Saturday, February 28, 2015

Keep the Money!




“Money is only a tool. It will take you wherever you wish, but it will not replace you as the driver."

Ayn Rand

Welcome to The Golden Sense! Every year tax season comes and goes and with it so does your money. The tax code in the United States is one of the most complicated in the entire world. It is hard to know the exact length of the U.S. tax code but it is estimated to be between 2,000-3,000 pages in length. It's like 2½ times the length of Stephen King’s It—except you replace “scary clown” with “accounting methods.” It's so absurd I am just another person in a long line of people to criticize it. In all of its complexity, the U.S. tax code has some tricks in it that allow you to save money and put your financial life in the right direction.

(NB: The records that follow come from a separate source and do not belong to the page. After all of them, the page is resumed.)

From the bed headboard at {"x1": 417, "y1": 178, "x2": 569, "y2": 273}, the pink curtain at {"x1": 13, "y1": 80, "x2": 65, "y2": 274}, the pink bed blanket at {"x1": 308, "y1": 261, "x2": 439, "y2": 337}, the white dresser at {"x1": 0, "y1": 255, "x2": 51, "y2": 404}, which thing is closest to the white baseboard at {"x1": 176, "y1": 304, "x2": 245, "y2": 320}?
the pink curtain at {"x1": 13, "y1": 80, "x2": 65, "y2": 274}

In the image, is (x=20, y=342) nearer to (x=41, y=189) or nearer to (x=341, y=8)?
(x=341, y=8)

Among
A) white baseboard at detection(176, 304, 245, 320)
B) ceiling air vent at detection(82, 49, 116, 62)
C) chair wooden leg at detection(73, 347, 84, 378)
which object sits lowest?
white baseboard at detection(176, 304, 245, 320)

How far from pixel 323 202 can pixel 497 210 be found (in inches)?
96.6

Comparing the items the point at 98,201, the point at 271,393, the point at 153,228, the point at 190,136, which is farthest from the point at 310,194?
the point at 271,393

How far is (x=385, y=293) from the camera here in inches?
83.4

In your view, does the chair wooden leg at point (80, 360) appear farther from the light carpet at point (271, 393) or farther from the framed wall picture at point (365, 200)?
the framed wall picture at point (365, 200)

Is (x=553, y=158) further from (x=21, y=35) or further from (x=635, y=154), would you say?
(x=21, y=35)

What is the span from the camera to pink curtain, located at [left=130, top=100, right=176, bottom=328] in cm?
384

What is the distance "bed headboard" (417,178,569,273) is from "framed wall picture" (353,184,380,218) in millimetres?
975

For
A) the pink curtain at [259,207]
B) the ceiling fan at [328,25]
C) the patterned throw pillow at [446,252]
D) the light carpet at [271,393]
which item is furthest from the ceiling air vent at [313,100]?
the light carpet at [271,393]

I have many friends who do contractual work and don't receive the traditional W2 for their services. These people all work for themselves doing fitness training, construction, art, catering, etc. Instead of that W2, they receive what is called a 1099 at the end of every year. This is just a form that reports a type of income that you received during the year. Whether you receive a W2 or a 1099 you may end up owing taxes. However, the good news is that there are ways to reduce the final bill.

Typically, people who make varying degrees of income year over year must pay estimated taxes every quarter throughout the year. This can be calculated based on your prior year’s income. By paying estimated taxes you can avoid interest penalties on the upcoming tax year. I suggest to these people that they set up a savings account and deposit a percentage of their income into the account as the year goes by. This allows you to have the right amount of cash on hand when the time comes to pay the estimated tax.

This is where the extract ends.